#### Goal:
Only those lines running from the line that contains "As this image" through the end of the material are to be written out, each exactly as shown.

#### Source material:
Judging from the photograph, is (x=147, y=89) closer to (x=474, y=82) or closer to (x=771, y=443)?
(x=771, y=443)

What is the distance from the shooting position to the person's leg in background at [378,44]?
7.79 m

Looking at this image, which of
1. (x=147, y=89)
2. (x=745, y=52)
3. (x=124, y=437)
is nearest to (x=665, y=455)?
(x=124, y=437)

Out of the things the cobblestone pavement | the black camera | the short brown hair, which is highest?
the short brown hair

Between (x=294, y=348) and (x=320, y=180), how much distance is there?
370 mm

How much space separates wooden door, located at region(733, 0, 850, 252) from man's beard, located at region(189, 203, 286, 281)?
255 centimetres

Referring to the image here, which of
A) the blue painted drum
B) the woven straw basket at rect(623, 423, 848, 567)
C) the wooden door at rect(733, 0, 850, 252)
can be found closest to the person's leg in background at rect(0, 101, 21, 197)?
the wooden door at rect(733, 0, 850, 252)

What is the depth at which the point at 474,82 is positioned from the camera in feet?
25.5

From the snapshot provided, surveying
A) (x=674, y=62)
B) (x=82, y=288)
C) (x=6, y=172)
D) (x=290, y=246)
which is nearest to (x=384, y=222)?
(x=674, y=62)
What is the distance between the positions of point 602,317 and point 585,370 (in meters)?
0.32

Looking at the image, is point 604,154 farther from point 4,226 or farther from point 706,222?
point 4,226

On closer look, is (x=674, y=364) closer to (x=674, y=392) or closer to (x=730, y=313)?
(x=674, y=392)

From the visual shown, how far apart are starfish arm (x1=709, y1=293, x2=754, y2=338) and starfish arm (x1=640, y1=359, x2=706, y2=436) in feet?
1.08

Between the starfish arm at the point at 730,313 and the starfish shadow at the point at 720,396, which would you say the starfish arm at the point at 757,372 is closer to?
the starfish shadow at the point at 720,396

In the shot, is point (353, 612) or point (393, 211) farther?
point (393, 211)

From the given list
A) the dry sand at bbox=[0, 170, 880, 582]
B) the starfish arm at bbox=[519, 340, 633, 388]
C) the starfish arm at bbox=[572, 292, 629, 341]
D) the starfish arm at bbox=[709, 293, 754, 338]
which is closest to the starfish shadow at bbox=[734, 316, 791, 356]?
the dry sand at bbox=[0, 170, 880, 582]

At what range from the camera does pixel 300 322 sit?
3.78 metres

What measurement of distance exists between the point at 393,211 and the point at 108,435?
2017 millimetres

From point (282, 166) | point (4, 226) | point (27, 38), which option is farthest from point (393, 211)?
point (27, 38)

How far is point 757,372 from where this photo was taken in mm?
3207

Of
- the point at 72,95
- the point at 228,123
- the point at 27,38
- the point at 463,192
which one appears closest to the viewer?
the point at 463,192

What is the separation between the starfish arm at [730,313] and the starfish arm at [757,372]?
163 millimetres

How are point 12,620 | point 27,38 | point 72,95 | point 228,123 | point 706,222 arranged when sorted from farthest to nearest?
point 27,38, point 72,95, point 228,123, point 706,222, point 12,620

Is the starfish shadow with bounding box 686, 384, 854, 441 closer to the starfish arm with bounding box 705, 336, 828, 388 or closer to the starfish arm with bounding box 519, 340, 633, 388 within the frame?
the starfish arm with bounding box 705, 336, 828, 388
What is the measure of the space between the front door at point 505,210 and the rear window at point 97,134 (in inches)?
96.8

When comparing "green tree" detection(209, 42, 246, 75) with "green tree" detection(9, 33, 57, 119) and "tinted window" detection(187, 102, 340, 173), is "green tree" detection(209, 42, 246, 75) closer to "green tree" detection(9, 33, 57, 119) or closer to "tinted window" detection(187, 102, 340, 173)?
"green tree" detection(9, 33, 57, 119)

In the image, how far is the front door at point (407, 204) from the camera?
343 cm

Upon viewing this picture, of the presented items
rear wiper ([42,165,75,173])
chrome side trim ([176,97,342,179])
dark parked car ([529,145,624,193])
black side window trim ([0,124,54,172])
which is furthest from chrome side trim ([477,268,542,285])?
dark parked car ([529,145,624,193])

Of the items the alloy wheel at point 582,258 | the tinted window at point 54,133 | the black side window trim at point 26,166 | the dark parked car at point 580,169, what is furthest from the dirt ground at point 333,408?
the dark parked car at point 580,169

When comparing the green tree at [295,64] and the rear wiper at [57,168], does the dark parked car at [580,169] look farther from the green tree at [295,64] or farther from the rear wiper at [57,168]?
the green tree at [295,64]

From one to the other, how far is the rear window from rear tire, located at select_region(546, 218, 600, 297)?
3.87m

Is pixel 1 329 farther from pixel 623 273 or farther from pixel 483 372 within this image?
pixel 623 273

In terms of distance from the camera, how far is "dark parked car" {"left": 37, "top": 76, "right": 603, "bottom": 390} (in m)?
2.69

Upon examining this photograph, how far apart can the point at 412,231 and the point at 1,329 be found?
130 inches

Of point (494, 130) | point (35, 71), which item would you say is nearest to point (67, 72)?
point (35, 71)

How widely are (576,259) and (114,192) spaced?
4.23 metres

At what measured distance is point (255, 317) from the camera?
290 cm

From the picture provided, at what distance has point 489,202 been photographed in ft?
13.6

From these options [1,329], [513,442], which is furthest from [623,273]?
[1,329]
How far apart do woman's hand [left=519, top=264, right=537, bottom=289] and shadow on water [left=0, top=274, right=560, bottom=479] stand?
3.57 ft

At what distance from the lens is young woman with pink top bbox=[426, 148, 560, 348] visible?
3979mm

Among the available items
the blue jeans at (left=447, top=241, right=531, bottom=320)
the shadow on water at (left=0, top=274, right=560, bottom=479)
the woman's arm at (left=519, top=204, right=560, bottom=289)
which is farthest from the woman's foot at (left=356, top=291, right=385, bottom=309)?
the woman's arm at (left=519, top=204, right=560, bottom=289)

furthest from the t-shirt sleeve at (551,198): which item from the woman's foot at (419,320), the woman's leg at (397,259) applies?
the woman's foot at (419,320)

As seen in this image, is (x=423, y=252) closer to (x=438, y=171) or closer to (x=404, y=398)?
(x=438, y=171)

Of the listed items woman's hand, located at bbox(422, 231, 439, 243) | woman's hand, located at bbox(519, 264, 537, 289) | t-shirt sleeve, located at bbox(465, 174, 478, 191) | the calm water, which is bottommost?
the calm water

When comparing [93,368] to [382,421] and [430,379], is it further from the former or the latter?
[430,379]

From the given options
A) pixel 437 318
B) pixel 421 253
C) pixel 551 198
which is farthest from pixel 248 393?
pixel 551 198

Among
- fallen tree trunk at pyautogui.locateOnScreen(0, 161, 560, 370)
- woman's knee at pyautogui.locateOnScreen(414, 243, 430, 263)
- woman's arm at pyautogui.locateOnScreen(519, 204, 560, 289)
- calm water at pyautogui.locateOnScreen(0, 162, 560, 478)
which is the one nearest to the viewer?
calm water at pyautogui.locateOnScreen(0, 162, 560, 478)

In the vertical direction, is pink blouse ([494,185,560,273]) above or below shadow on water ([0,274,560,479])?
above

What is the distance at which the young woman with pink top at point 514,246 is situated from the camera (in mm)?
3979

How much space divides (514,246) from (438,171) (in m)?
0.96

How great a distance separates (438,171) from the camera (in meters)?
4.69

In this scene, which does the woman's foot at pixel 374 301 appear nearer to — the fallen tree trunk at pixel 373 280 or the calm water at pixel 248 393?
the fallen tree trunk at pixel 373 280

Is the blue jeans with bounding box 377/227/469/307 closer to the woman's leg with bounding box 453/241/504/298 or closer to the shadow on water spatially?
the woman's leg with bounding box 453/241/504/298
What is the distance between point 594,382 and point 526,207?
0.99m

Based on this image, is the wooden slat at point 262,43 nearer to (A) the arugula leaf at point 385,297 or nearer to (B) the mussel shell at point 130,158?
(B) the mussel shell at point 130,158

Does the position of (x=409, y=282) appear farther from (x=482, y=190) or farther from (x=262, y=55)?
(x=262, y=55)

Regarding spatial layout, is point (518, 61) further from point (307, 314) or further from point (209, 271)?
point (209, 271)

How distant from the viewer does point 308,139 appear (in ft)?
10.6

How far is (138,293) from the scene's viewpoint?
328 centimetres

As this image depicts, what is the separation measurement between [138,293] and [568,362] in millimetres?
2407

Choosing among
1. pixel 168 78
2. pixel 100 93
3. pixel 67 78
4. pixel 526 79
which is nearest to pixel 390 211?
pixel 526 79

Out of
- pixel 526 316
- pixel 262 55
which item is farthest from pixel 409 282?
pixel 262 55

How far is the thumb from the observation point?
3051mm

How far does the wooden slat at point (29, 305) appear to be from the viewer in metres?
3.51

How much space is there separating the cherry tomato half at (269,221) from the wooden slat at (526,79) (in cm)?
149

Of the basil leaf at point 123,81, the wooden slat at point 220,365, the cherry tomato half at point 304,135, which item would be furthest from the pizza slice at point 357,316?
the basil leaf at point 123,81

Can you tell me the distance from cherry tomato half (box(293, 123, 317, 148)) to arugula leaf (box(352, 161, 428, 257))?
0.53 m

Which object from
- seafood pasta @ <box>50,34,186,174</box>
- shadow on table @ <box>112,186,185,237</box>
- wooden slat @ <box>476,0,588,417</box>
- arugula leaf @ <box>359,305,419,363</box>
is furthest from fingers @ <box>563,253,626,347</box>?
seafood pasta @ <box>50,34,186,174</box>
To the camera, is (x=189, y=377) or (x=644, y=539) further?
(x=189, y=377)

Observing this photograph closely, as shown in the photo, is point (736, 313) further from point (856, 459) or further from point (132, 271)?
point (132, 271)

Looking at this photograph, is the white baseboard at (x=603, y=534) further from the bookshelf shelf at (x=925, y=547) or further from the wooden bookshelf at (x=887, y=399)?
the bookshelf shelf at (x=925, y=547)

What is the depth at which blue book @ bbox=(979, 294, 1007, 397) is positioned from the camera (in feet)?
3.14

#### The reply:
As this image depicts, what is the separation measurement between [138,293] and [568,362] in millimetres?
2407

Choosing among
1. pixel 168 78
2. pixel 100 93
3. pixel 67 78
4. pixel 526 79
which is nearest to pixel 390 211?
pixel 526 79

Out of
- pixel 526 316
- pixel 262 55
which item is farthest from pixel 409 282?
pixel 262 55

How far is the thumb from the observation point?
3051mm

How far does the wooden slat at point (29, 305) appear to be from the viewer in metres?
3.51

How much space is there separating the cherry tomato half at (269,221) from the wooden slat at (526,79) (in cm)?
149

Of the basil leaf at point 123,81, the wooden slat at point 220,365, the cherry tomato half at point 304,135, which item would be furthest from the pizza slice at point 357,316?
the basil leaf at point 123,81

Can you tell me the distance from cherry tomato half (box(293, 123, 317, 148)) to arugula leaf (box(352, 161, 428, 257))?
0.53 m

Which object from
- seafood pasta @ <box>50,34,186,174</box>
- shadow on table @ <box>112,186,185,237</box>
- wooden slat @ <box>476,0,588,417</box>
- arugula leaf @ <box>359,305,419,363</box>
is furthest from fingers @ <box>563,253,626,347</box>?
seafood pasta @ <box>50,34,186,174</box>
To the camera, is (x=189, y=377) or (x=644, y=539) further?
(x=189, y=377)

Observing this photograph closely, as shown in the photo, is point (736, 313) further from point (856, 459) or further from point (132, 271)?
point (132, 271)

Looking at this photograph, is the white baseboard at (x=603, y=534) further from the bookshelf shelf at (x=925, y=547) or further from the wooden bookshelf at (x=887, y=399)?
the bookshelf shelf at (x=925, y=547)

What is the depth at which blue book @ bbox=(979, 294, 1007, 397) is positioned from the camera (in feet)?
3.14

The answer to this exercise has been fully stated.